The key features that Kafka provides are:

  • High throughput: Kafka can handle millions of messages per second
  • Scalability: Kafka clusters can scale horizontally by adding more brokers and partitions
  • Durability: Data is persisted on disk and replicated across multiple brokers for fault tolerance

We will explain each keyword in the following chapters.

Why do we need Kafka?

Kafka is used entensively across industries and domains that require real-time data streaming, reliable data pipelines and scalable system architectures.

Here is a list of companies that use Kafka in their tech stack:

  1. Netflix
    • monitors streaming quality and buffer times
    • delivers recommendations based on recent watch history
    • trigger adaptive bitrate switching based on network conditions
  2. Riot Games (League of Legends)
    • track millions of in-game events per second
    • analyze performance, gameplay balance and user engagement
    • push live updates without interrupting gameplay
  3. Uber
    • tracks driver location for live updates
    • updates trip status (driver on the way, trip completed)
    • ETA calculations, route updates and dynamic pricing (surge)
  4. Adobe
    • part of the Pipeline solution in Adobe Experience Platform
    • processes hundreds of billions of messages each day
    • replicates messages across 15 different data centers in AWS, Azure, and on-prem

Example: Using Kafka for Device Monitoring

Consider a device monitoring solution similar in purpose to Prometheus that collects events such as CPU and RAM usage or file modifications. For large organizations, this can generate millions of events per day that require backend processing for security analysis, health monitoring, alerting, or other purposes.

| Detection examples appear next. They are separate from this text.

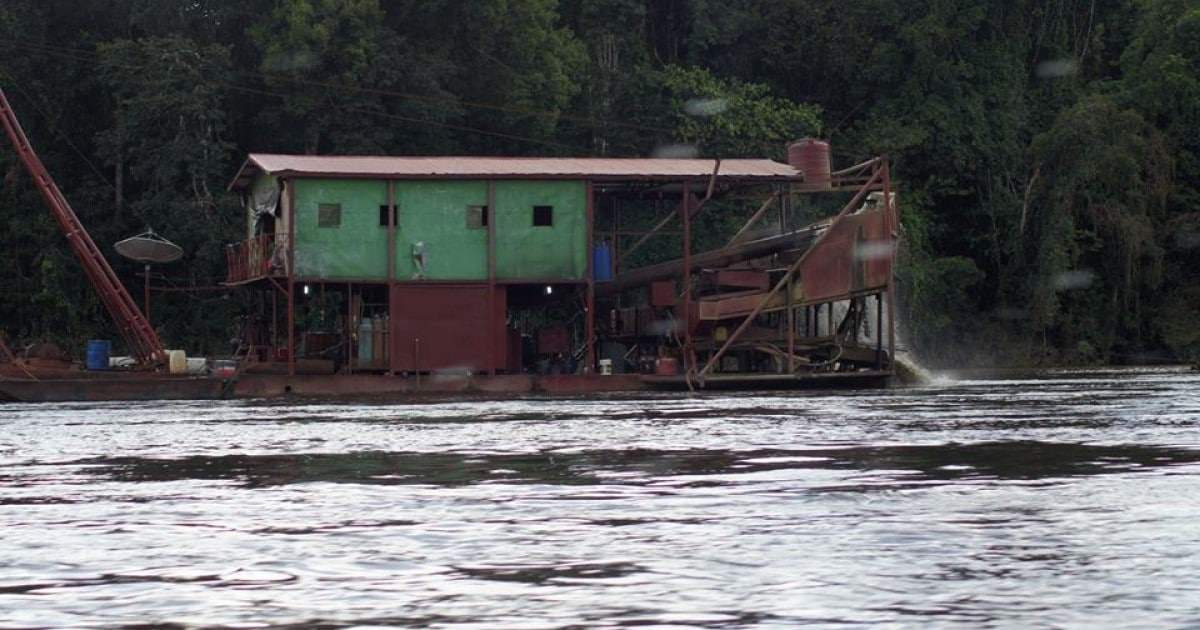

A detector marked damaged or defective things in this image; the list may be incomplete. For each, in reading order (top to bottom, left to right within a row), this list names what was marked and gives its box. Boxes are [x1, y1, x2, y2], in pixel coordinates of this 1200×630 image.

rusty metal frame [696, 159, 892, 381]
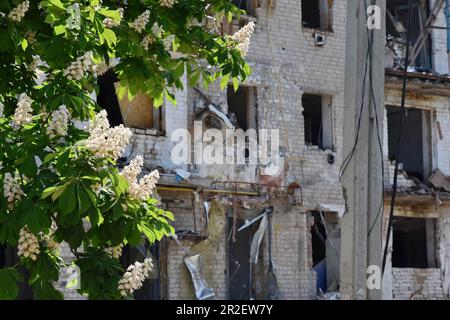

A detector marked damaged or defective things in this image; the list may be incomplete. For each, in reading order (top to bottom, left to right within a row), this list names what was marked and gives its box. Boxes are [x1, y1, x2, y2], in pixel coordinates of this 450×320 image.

broken window [300, 0, 332, 30]
broken window [386, 0, 432, 71]
broken window [97, 70, 164, 132]
broken window [227, 85, 258, 131]
broken window [302, 92, 334, 150]
broken window [386, 105, 432, 182]
broken window [310, 211, 342, 294]
broken window [394, 216, 436, 268]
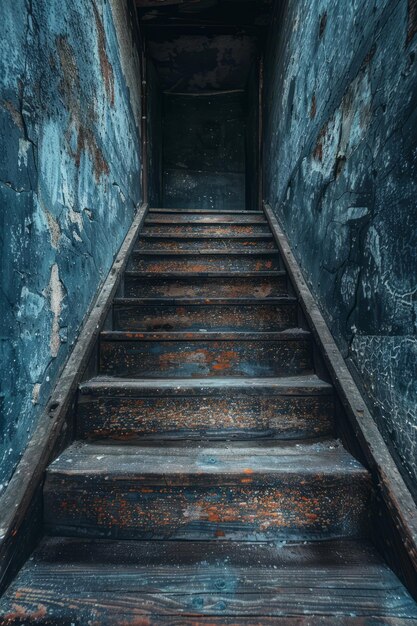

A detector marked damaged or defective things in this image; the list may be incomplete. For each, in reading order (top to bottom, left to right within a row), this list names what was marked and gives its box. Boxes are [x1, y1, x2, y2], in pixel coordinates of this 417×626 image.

cracked plaster wall [0, 0, 142, 488]
chipped paint [0, 0, 142, 488]
cracked plaster wall [264, 0, 414, 488]
chipped paint [264, 0, 416, 486]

Limitations of Synchronous Processing

A synchronous solution using HTTP calls has fundamental scalability constraints. The backend must process each event before accepting the next one, with parallelism limited by the number of available connections. This creates two problems:

  • Event loss: If the backend cannot process events quickly enough, incoming events may be dropped or timeout
  • Tight coupling: Monitored endpoints depend directly on backend availability and response time

Schema

How Kafka Addresses These Issues

Kafka provides a message queue that enables asynchronous event processing:

  • Decoupling: Endpoints publish events to Kafka and continue immediately, independent of backend processing speed or availability.
  • Asynchronous consumption: The backend reads and processes events from the queue at its own pace, based on available resources.
  • Buffering: Events are stored in the queue until processed, preventing loss during traffic spikes or temporary backend unavailability.
  • Horizontal scalability: Multiple backend consumers can process events in parallel, and additional consumers can be added as load increases.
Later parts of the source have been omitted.